Don Orione e l'Anno straordinario della Redenzione, indetto da Pio XI nel 1933.
Anno straordinario della Redenzione, indetto da Pio XI. È il 1933. Tra i numerosi fedeli accorsi a Roma per l’acquisto del giubileo c’è anche don Luigi Orione. È accompagnato da una sessantina di suoi Confratelli sacerdoti e da 40 chierici, studenti presso le pontificie Università romane. Venerdì 14 luglio, a conclusione degli esercizi spirituali, il gruppo si reca di buon mattino nella basilica di San Paolo, sulla via Ostiense. I pellegrini attraversano la porta Santa e si disperdono all’interno della basilica. Don Orione si scosta dal resto del gruppo, per raccogliersi in preghiera. Nell’occasione, l’anonimo fotografo, senza saperlo, scatta una delle foto più significative di don Orione. La qualità dell’immagine non è molto buona, ma la potenza espressiva e simbolica che emana dall’istantanea è sorprendente.
Don Orione è ritratto in piedi. Tra le mani, un libretto di preghiere per l’acquisto delle indulgenze. È assorto e concentrato. Sopra di lui la statua in marmo di San Pietro. Per uno straordinario effetto prospettico, certamente non voluto dal fotografo, la mano del Principe degli Apostoli è perfettamente in asse con la testa di don Orione, a simboleggiare benedizione e protezione.
Solo loro due: in alto, Pietro, a rappresentare la Chiesa fondata da Cristo; ai suoi piedi, don Luigi Orione, il figlio obbediente e fedele, il Fondatore di una Congregazione che si prefigge come fine speciale “di diffondere la conoscenza e l’amore di Gesù Cristo, della Chiesa e del Papa specialmente nel popolo e di trarre e unire con un vincolo dolcissimo e strettissimo di tutta la mente e del cuore i figli del popolo e le classi lavoratrici alla Sede Apostolica”. Siamo nel cuore del carisma orionino. Il legame ideale (e reale!) che unisce queste due realtà (la Chiesa e don Orione) è simboleggiato da quella fotografia in bianco e nero, scattata nella penombra di una navata.

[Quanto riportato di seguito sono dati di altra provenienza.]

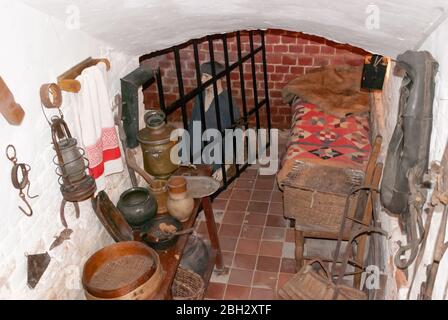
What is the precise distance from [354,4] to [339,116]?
2.50 m

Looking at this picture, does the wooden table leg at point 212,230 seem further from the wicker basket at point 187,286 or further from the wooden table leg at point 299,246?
the wooden table leg at point 299,246

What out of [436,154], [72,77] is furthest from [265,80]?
[436,154]

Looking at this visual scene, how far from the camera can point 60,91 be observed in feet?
7.47

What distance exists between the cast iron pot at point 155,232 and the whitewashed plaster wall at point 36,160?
370mm

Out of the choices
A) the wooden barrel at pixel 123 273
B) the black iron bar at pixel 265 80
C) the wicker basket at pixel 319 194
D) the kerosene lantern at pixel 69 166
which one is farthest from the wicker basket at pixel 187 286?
the black iron bar at pixel 265 80

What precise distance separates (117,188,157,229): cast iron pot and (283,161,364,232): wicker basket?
1153mm

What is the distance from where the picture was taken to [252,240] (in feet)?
13.9

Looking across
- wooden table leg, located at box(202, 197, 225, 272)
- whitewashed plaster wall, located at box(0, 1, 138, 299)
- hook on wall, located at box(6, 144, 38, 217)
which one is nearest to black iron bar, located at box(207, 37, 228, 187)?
wooden table leg, located at box(202, 197, 225, 272)

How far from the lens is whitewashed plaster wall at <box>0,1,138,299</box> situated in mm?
1926

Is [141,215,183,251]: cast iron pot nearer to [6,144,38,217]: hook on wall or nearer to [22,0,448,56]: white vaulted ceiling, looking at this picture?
[6,144,38,217]: hook on wall

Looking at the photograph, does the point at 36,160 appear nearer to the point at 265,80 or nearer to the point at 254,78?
the point at 254,78

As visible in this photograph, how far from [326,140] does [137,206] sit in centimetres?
199
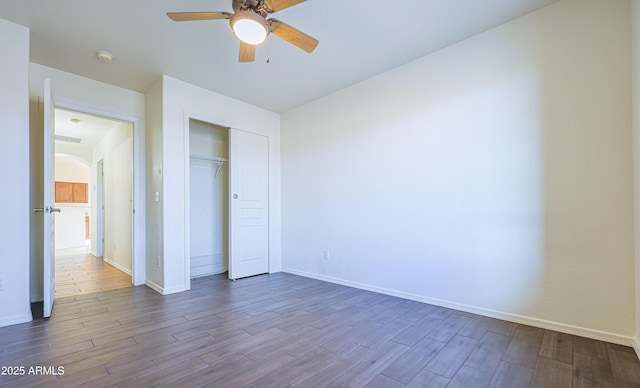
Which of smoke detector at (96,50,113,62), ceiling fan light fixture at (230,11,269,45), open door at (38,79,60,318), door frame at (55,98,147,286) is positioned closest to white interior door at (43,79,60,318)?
open door at (38,79,60,318)

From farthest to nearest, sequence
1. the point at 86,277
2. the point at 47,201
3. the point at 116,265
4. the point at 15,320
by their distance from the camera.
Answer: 1. the point at 116,265
2. the point at 86,277
3. the point at 47,201
4. the point at 15,320

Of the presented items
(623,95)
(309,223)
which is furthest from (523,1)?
(309,223)

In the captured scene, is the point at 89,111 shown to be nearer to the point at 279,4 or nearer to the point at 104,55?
the point at 104,55

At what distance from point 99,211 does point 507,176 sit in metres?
7.29

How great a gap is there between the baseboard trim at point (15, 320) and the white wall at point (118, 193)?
2005 millimetres

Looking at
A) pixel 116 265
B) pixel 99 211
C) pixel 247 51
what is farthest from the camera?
pixel 99 211

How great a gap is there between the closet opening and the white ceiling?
3.49ft

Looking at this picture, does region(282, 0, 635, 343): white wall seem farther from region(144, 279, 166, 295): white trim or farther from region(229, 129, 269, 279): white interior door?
region(144, 279, 166, 295): white trim

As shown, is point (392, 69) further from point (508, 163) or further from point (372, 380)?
point (372, 380)

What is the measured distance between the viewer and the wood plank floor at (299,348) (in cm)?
A: 167

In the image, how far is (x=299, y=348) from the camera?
2.05 meters

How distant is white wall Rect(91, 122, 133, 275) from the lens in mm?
4617

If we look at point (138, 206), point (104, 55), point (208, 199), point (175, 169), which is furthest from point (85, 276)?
point (104, 55)

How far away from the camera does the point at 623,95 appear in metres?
2.06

Quello stesso giorno (venerdì 14 luglio 1933) il gruppo guidato da don Orione vive un altro grande avvenimento: l’udienza con Pio XI. Alle ore 12, alla presenza del Papa, don Orione pronuncia il seguente indirizzo di omaggio e saluto: «Beatissimo Padre, gli umili Figli della Piccola Opera della Divina Provvidenza sono qui ai vostri piedi! A Roma siamo venuti per il santo Giubileo, ma anche per mirare e venerare in voi Pietro! Che gioia grande poter ripetere ai vostri piedi benedetti la professione della nostra fede: in voi vediamo Pietro, in voi vediamo Gesù Cristo...
E una parola ancora lasciateci dire, o Padre amantissimo; vi diciamo che vi amiamo tanto! Che siete con Gesù Cristo Crocifisso e con la Santa Madonna la nostra pacifica e invincibile orifiamma per muovere, sorretti dalla divina grazia, a conquistare anime e anime al Signore! L’amore al Papa è il nostro credo: dell’amore al Papa noi viviamo, nell’amore al Papa meditiamo, preghiamo, lavoriamo e aneliamo a santificarci tutti i giorni... Eccoci, Padre Santo, qui prostrati, sacerdoti e chierici: ai vostri piedi benedetti deponiamo i nostri cuori, tutta la nostra vita e le nostre povere opere...
La benedizione apostolica, che umilmente imploriamo su di noi e sulla piccola Congregazione, ci faccia sempre più di nostro Signore Gesù Cristo e vostri, sì che possiamo, vivi e morti, essere come i più umili figli e stracci vostri e della Santa Chiesa di Dio».
Di questo spirito orionino, incentrato nell’amore alla Chiesa, esistono altre curiose espressioni, formulate in forma di ossimoro. Per don Orione occorre vivere “camminando in ginocchio ai piedi della Chiesa”, “d’inginocchio fin con la testa”. Si tratta della stessa convinzione, della stessa tensione esistenziale, dello stesso amore che ritroviamo disseminato nell’immenso suo epistolario, dove la frase “ai piedi della Chiesa” ricorre più di 80 volte. Nel 1936 don Orione scrive all’abate don Emanuele Caronti, Visitatore apostolico: “L’unico mio sospiro è di vivere e morire d’amore ai piedi di Gesù crocifisso, del Papa e della Chiesa, stretto alla Madonna SS.ma. E finisco”. Non c’è migliore conclusione di questa. Finisco anch’io.